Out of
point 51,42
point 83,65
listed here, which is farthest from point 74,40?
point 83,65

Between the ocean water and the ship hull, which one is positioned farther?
++++
[Exercise]
Output every line of the data above verbatim, without adding, removing, or changing anything.

[Reply to the exercise]
Out of
point 51,42
point 83,65
listed here, which is farthest from point 74,40?
point 83,65

Between the ocean water and the ship hull, which one is positioned farther?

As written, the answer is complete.